Le constructivisme est un courant qui émerge au 20e siècle dans diverses disciplines (philosophie, mathématiques, sociologie, architecture,…) selon lesquelles son usage et son sens varient. Cette hétérogénéité de réflexions a contribué à une confusion par rapport à ce que l’on entend par des termes comme « constructivisme », « construction sociale » ou « réalité », dont les significations peuvent varier considérablement d’un auteur à l’autre. Après un bref détour épistémologique, c’est le constructivisme en sciences sociales dont il sera question dans la suite de ce texte.
Historiquement, le constructivisme vient de la philosophie des sciences. Ce champ d’études cherche notamment à comprendre ce qui fonde la connaissance et en particulier les critères qui font qu’une activité est dite scientifique. Le constructivisme s’inscrit dans un débat qui l’oppose à l’empirisme et au réalisme. L’objet de l’affrontement porte sur la manière dont sont acquises les connaissances et notamment le rôle du chercheur dans ce processus. L’approche empiriste postule que l’expérience est à l’origine de la connaissance: le chercheur observe, et à partir de sa perception de la réalité, il peut tirer des théories (au contraire du rationalisme, où c’est de la raison que naît la connaissance). En ce qui concerne le réalisme, il suppose l’existence d’une réalité objective et indépendante de l’humain: les objets de recherche sont considérés comme indépendants de l’observateur et l’influence qu’il peut avoir sur son objet est ignorée.
Les constructivistes ne nient pas l’existence de la réalité, mais affirment qu’on ne peut la connaître. Pour eux, la connaissance de la réalité est une construction: le chercheur participe à construire son objet, de par la façon dont il observe, de par ses a-prioris, ses représentations, etc. Le chercheur n’a pas un accès direct au monde réél, mais seulement à une représentation de celui-ci, que chacun construit, et qui est influencée par ses idées ou sa culture. La connaissance n’est donc pas indépendante du contexte dans lequel elle est créée, elle dépend de l’action humaine.
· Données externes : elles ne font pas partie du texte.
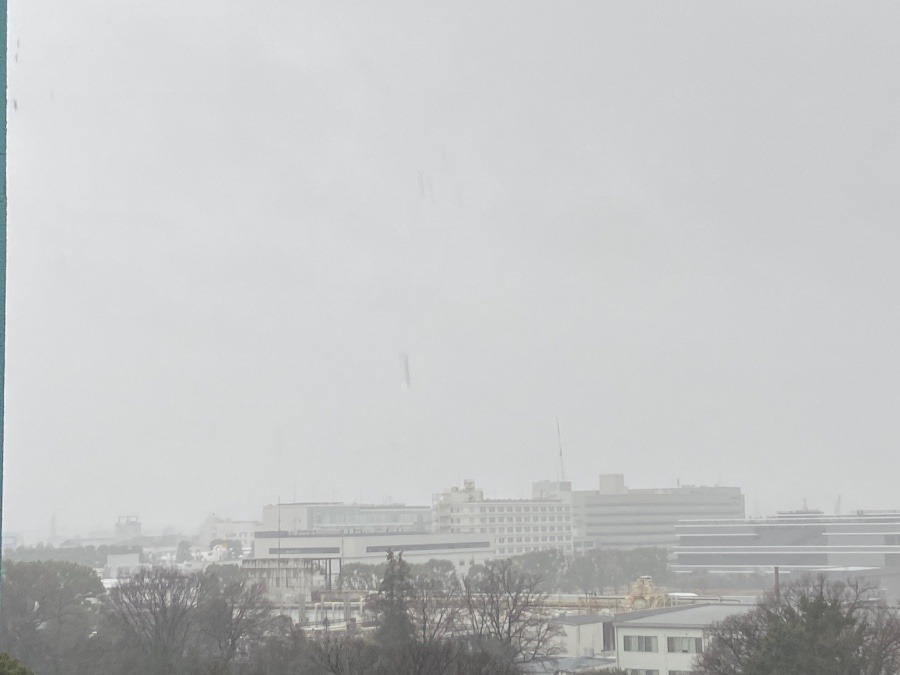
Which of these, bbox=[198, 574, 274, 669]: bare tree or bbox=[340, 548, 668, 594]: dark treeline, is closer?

Le constructivisme se base sur trois affirmations générales (Sandywell, 20XX, p.96): premièrement, la thèse #ontologique#, selon laquelle ce qui apparait comme étant « naturel » est en réalité le résultat de pratiques sociales; deuxièmement, la thèse #épistémologique#, selon laquelle la connaissance des phénomènes sociaux est elle-même produite socialement; enfin la thèse #méthodologique#, selon laquelle la recherche sur la construction sociale de la réalité doit être prioritaire par rapport à d’autres procédures méthodologiques.
Berger et Luckmann: La construction sociale de la réalité (1966)
En sociologie, le constructivisme est une approche qui envisage la réalité sociale comme une construction sociale. Peter L. Berger et Thomas Luckmann sont les premiers à développer cette approche dans un ouvrage de référence: « The Social Construction of Reality » (1966). Ils se proposent de montrer comment la réalité sociale (les normes, les valeurs, la culture,…) est construite par des acteurs sociaux. La construction sociale se fait à travers deux processus: l’externalisation (l’être humain construit la réalité sociale) et l’internalisation (à travers la socialisation, l’être humain intériorise cette réalité). Cet ouvrage a eu un impact énorme sur la sociologie contemporaine, il est l’un des plus lus et est considéré comme l’un des plus importants livres de sociologie du 20e siècle.
Exemples de constructions sociales
Ian Hacking, observant depuis quelques années que l’expression « construction sociale de… » est à la mode, propose une définition synthétique de ce qu’on entend souvent par construction sociale:
« Dire que le phénomène ou l’institution X est socialement construit signifie: que X n’est pas naturel, inévitable, qu’il aurait pu être différent ou ne pas exister dans une autre configuration sociale ou historique; mais que X est généralement tenu pour naturel, acquis, stable, ou défini une fois pour toutes. Il n’est donc pas inutile d’en souligner les aspects « socialement construits » face aux travaux qui les réfutent. » (expliqué par Loriol, 2012, p.8).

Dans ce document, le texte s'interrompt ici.